***** Text section *****

I love taking care of my residents, but dealing with my coworkers:no: I've been there about a month and can already sense the fakeness. I just do my job to the best of ability and stay out of work drama.

I love to socialize...with horses. And other animals. I can definately relate to you.

Specializes in Med nurse in med-surg., float, HH, and PDN.
Annie Wilkes RN said:
I love to socialize...with horses. And other animals. I can definately relate to you.

Oh, I know it! Aren't animals WONDERFUL companions and friends? I would have to say that sometimes I think I would do more for animals than people.

People are the worst people on earth

I'm a nurse and I don't like PEOPLE. News flash..... you're a PERSON!! Maybe try looking at things from a different perspective. You can be an introvert and like people. To me it sounds like you might need a break to unwind from the stress or pick a different career. I understand getting overwhelmed and burned out but you sound like you dread every single day you have to go to work. That kind of attitude may be sucking the life out of you and those around you.

I like to say I don't like normal people. Mostly because they think there is such a thing as normal and want you there too. Normal is just a setting on the washer.

Specializes in Primary Care.

*****

Your objective: According to the forum thread, how long has the first poster been at the job? The entries that follow have no connection to the forum thread above.

***** Entries shown *****

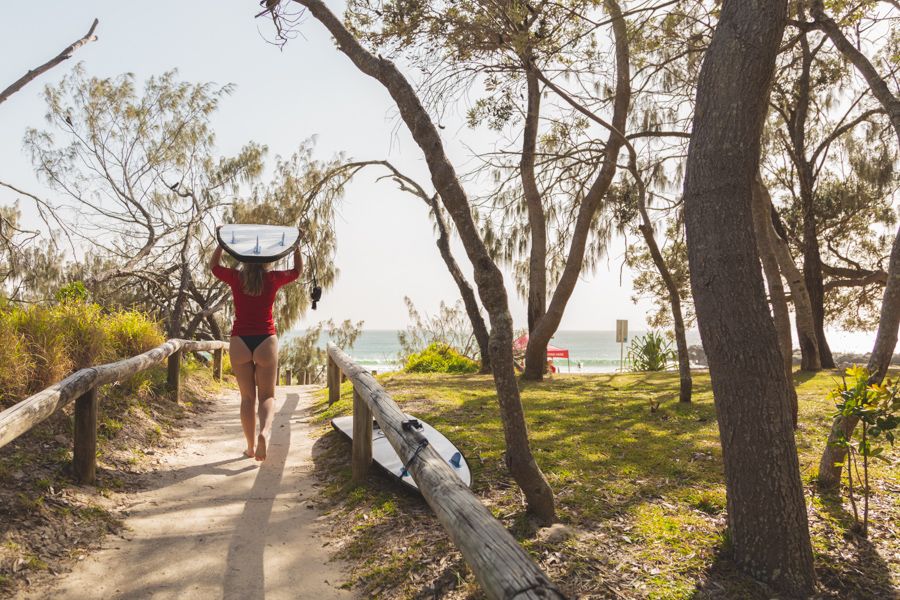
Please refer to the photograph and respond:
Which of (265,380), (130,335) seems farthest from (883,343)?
(130,335)

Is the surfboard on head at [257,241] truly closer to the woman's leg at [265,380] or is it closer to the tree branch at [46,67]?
the woman's leg at [265,380]

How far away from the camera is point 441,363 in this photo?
12.0 m

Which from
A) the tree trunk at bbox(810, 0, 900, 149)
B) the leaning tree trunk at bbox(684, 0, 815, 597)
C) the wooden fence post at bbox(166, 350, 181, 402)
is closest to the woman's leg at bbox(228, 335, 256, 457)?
the wooden fence post at bbox(166, 350, 181, 402)

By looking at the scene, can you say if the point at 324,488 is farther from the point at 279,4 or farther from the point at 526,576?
the point at 279,4

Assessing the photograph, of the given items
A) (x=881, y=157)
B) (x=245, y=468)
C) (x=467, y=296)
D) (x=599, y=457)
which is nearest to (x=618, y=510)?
(x=599, y=457)

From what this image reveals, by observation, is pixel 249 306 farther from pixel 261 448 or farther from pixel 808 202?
pixel 808 202

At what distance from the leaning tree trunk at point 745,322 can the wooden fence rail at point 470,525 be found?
49.8 inches

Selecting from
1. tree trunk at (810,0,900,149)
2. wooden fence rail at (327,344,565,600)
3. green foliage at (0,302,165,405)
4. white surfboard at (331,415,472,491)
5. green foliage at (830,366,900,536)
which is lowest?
white surfboard at (331,415,472,491)

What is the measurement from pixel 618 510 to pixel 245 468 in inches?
113

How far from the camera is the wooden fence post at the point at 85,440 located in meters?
3.82

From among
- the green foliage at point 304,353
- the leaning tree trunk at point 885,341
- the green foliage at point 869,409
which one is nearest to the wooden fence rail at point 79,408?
the green foliage at point 869,409

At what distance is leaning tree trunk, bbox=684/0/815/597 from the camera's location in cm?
264

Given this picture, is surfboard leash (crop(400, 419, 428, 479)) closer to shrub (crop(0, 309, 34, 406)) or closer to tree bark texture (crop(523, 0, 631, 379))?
shrub (crop(0, 309, 34, 406))

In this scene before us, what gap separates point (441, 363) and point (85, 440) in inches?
330
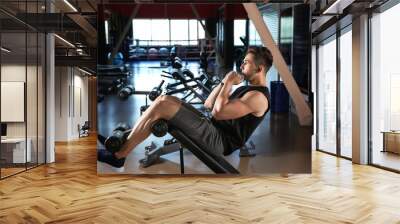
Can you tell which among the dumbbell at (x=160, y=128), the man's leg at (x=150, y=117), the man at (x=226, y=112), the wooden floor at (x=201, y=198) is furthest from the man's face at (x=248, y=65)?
the wooden floor at (x=201, y=198)

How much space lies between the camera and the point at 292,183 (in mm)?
5926

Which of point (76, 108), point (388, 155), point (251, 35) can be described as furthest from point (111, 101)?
point (76, 108)

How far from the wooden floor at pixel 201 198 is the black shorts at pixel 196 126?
2.15ft

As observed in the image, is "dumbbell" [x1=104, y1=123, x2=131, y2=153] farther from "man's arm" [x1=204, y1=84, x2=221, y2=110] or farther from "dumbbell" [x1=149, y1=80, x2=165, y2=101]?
"man's arm" [x1=204, y1=84, x2=221, y2=110]

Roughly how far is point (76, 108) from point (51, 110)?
8218 millimetres

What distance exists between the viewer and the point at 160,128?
609 cm

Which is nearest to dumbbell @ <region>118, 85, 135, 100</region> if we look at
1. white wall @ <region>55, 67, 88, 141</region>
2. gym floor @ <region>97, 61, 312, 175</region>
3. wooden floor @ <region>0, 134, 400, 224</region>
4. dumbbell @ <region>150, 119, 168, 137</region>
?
gym floor @ <region>97, 61, 312, 175</region>

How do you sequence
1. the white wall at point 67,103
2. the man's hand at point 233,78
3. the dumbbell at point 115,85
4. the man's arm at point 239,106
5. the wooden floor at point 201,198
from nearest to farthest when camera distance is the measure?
1. the wooden floor at point 201,198
2. the man's arm at point 239,106
3. the man's hand at point 233,78
4. the dumbbell at point 115,85
5. the white wall at point 67,103

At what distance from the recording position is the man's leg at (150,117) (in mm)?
6094

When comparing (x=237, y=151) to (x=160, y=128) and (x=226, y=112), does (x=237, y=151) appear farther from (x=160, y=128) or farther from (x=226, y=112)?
(x=160, y=128)

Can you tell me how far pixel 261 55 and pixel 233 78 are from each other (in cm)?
60

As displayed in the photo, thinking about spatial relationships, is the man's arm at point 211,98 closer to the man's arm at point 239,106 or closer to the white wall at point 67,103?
the man's arm at point 239,106

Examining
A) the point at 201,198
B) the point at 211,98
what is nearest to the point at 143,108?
the point at 211,98

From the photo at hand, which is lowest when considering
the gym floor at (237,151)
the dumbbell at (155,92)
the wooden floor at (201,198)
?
the wooden floor at (201,198)
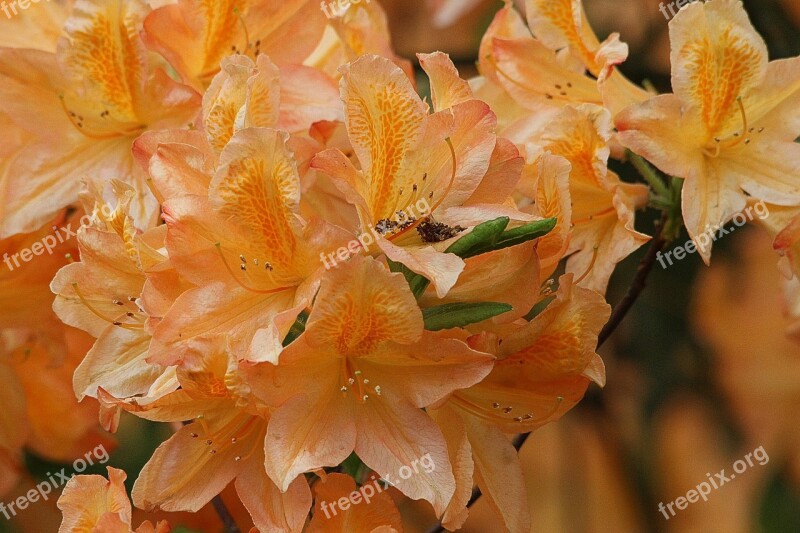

*****

Response to the task: About a month.